BEGIN INFORMATION
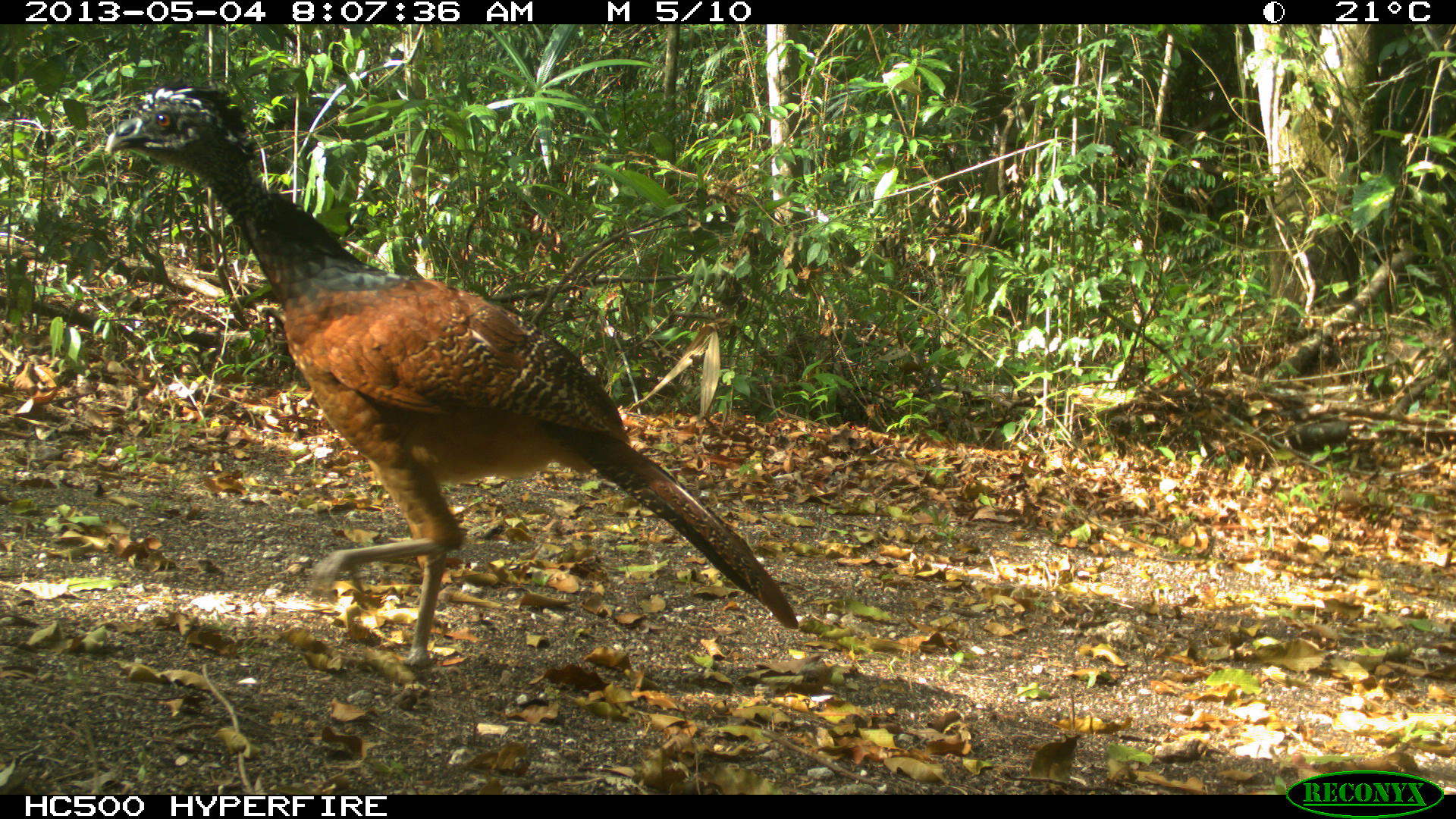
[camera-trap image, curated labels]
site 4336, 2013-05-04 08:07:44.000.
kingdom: Animalia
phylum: Chordata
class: Aves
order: Galliformes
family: Cracidae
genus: Crax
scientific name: Crax rubra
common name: great curassow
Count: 1.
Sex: female.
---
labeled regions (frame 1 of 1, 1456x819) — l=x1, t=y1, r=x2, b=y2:
crax rubra: l=102, t=82, r=800, b=670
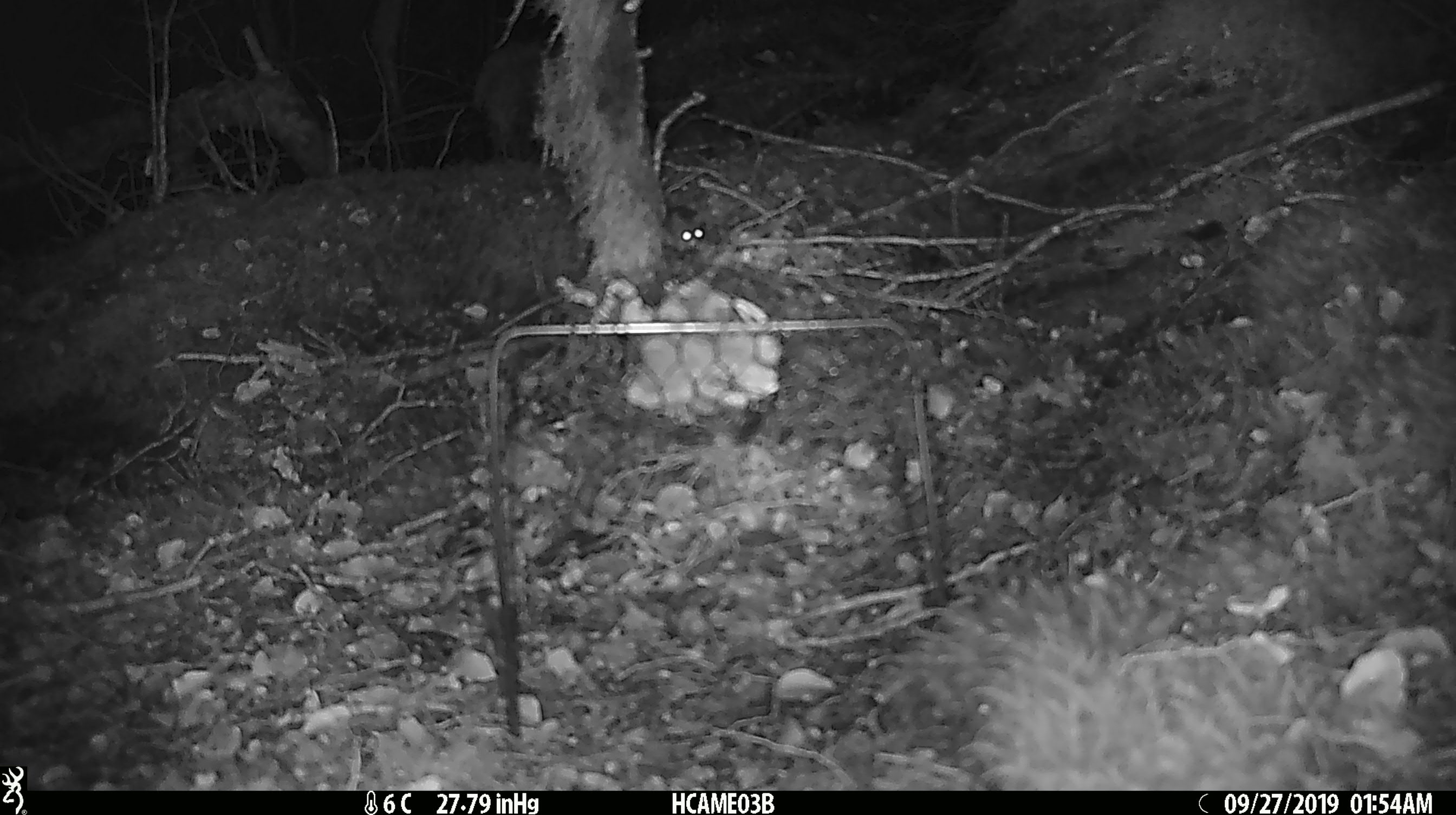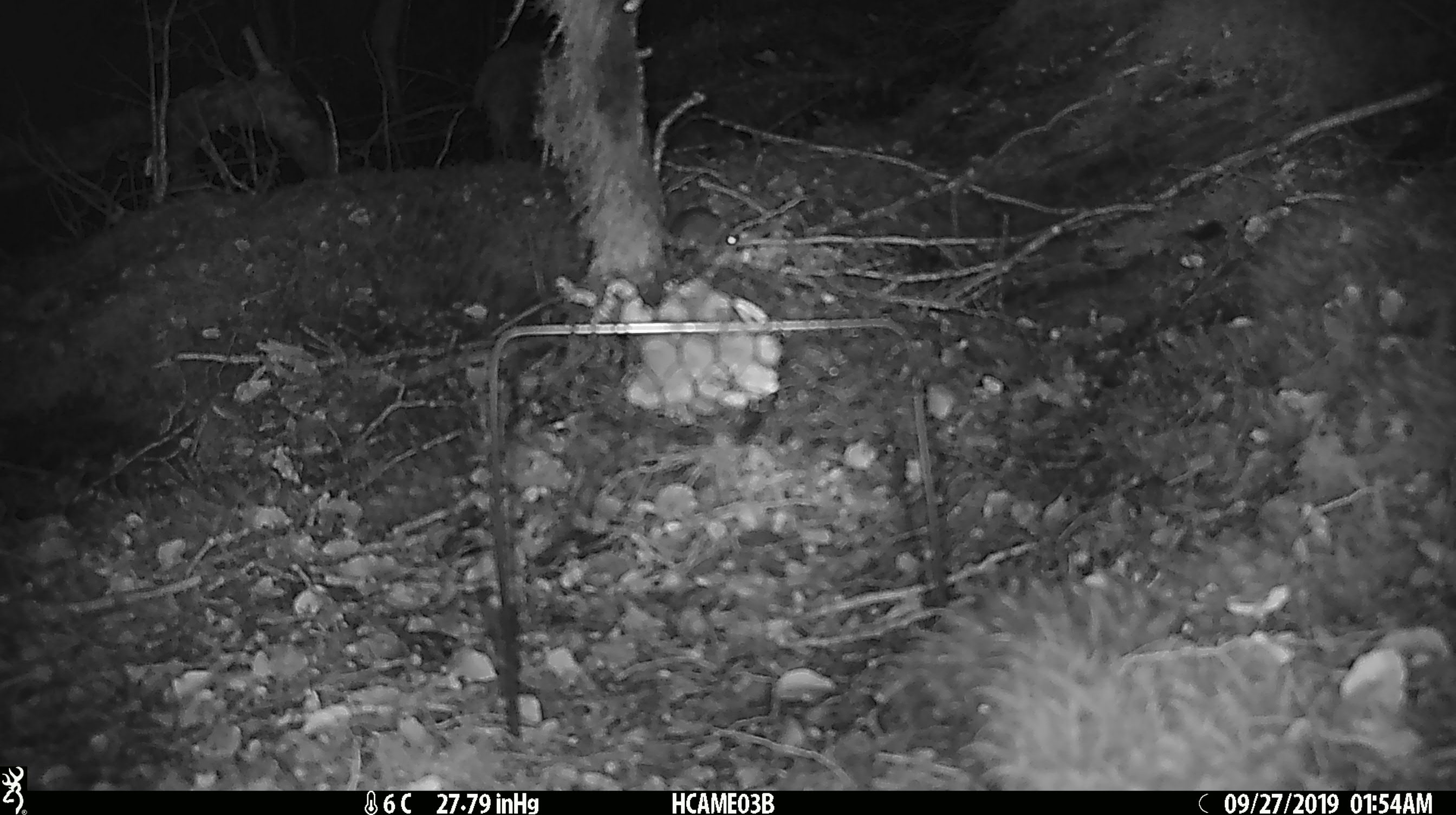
END INFORMATION
The answer must be an exact copy of every record above, minus the pictures.

**RESULT OF THIS EXERCISE**:
[camera-trap image, curated labels]
site 4336, 2013-05-04 08:07:44.000.
kingdom: Animalia
phylum: Chordata
class: Aves
order: Galliformes
family: Cracidae
genus: Crax
scientific name: Crax rubra
common name: great curassow
Count: 1.
Sex: female.
---
labeled regions (frame 1 of 1, 1456x819) — l=x1, t=y1, r=x2, b=y2:
crax rubra: l=102, t=82, r=800, b=670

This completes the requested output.